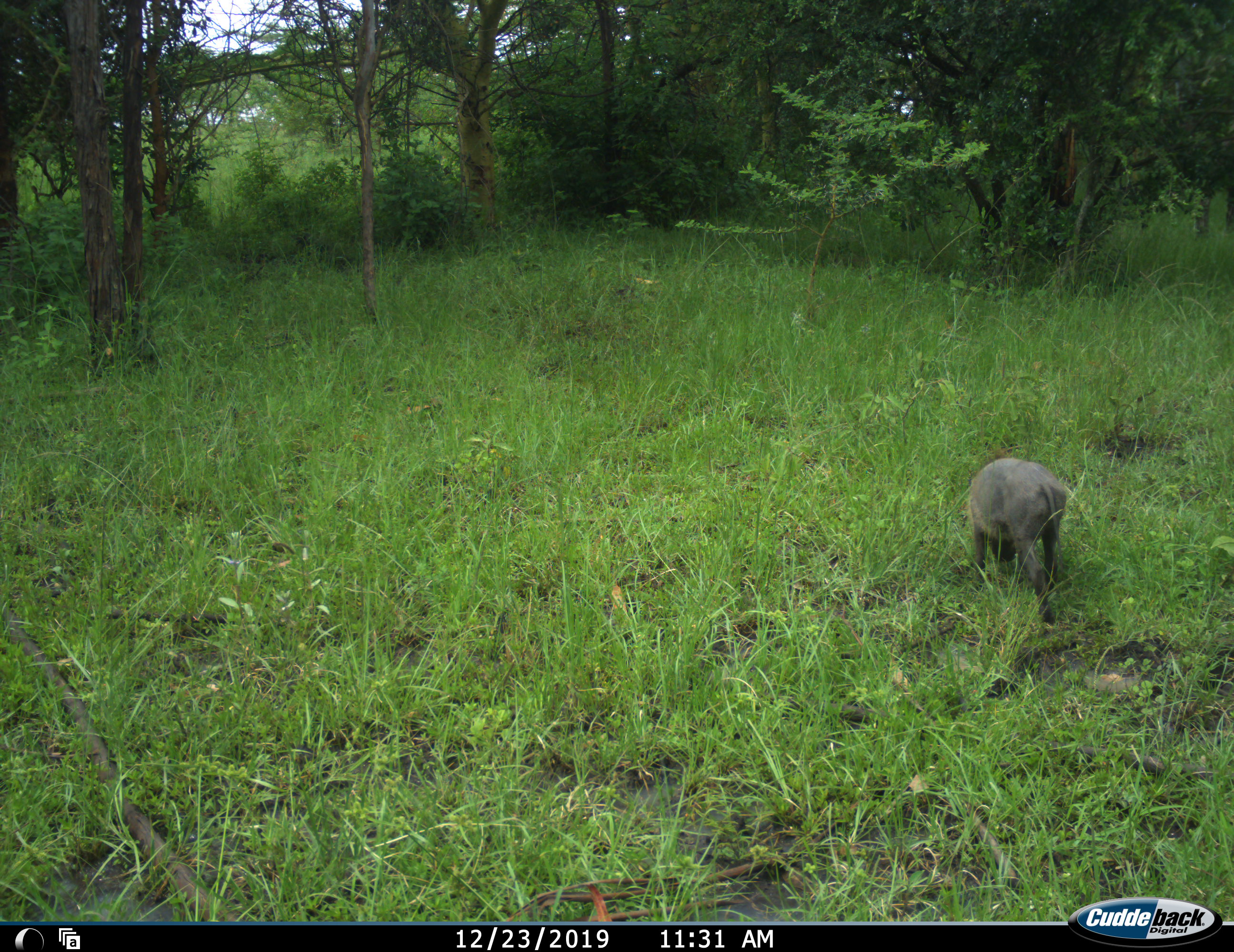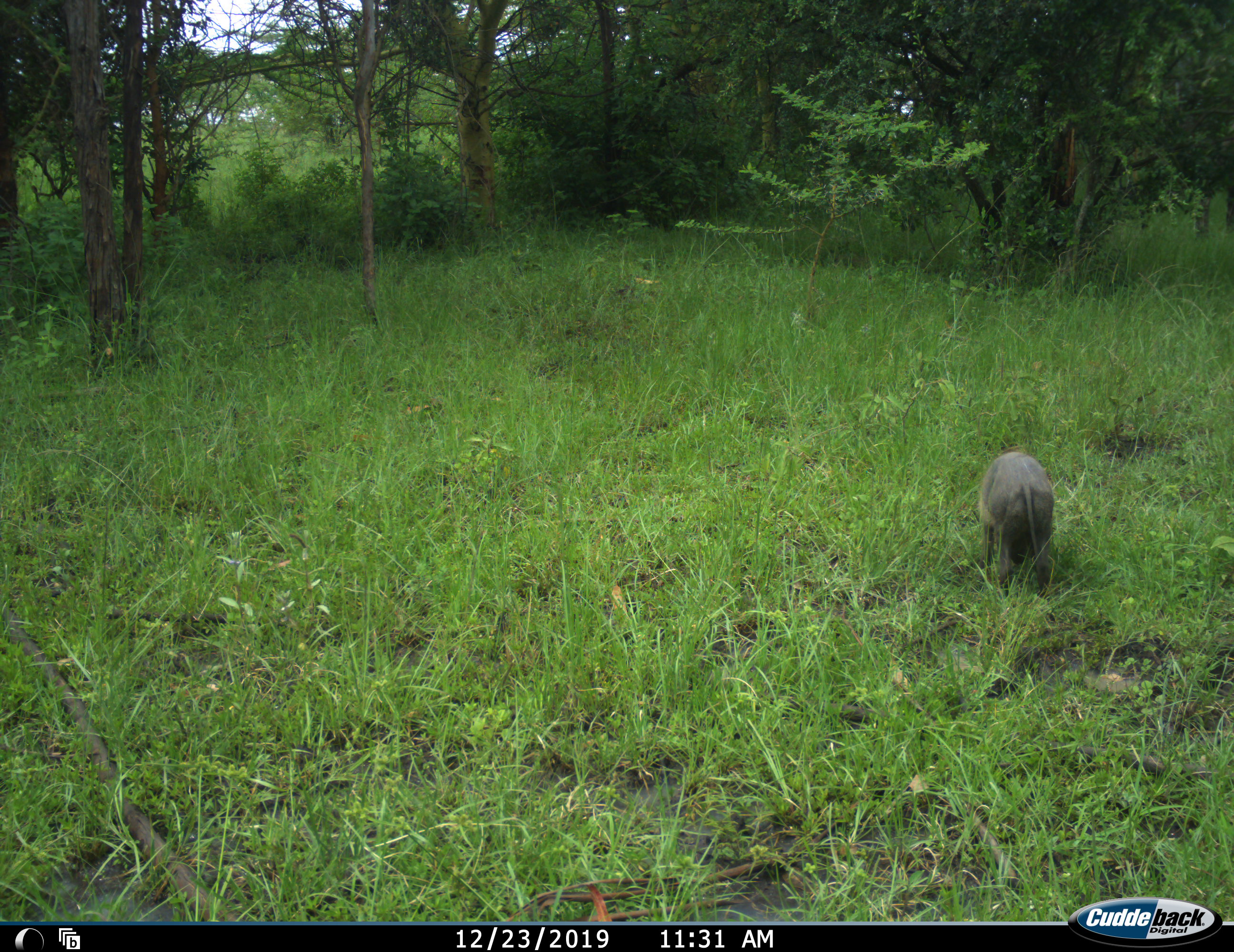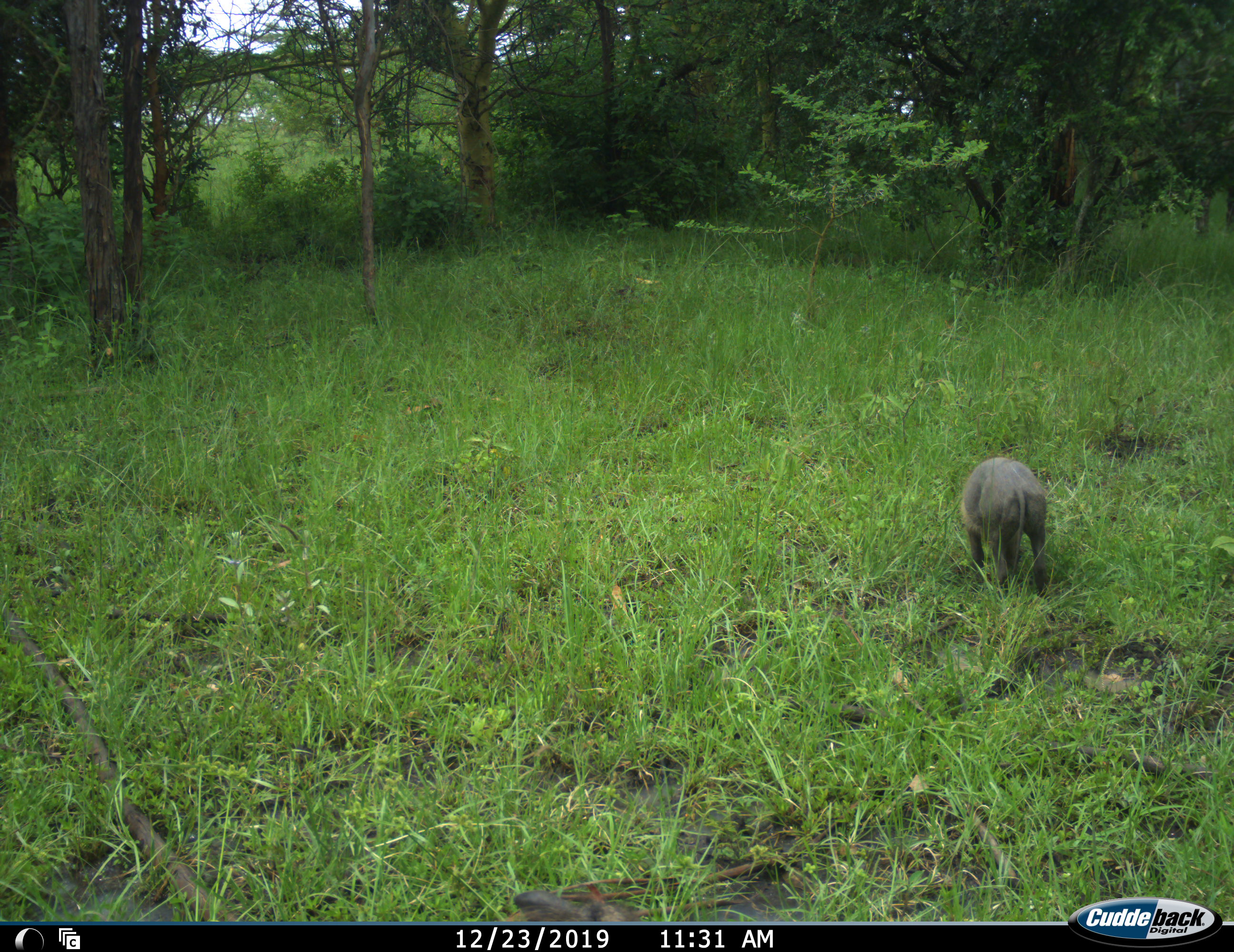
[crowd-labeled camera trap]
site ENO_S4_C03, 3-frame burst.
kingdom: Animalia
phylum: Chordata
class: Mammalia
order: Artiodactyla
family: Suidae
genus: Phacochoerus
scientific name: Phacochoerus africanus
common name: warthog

_About this exercise_: Would you give again, word for word, every line from the one with "kingdom: Animalia" through the final line of the listing above?

_Exercise response_:
kingdom: Animalia
phylum: Chordata
class: Mammalia
order: Artiodactyla
family: Suidae
genus: Phacochoerus
scientific name: Phacochoerus africanus
common name: warthog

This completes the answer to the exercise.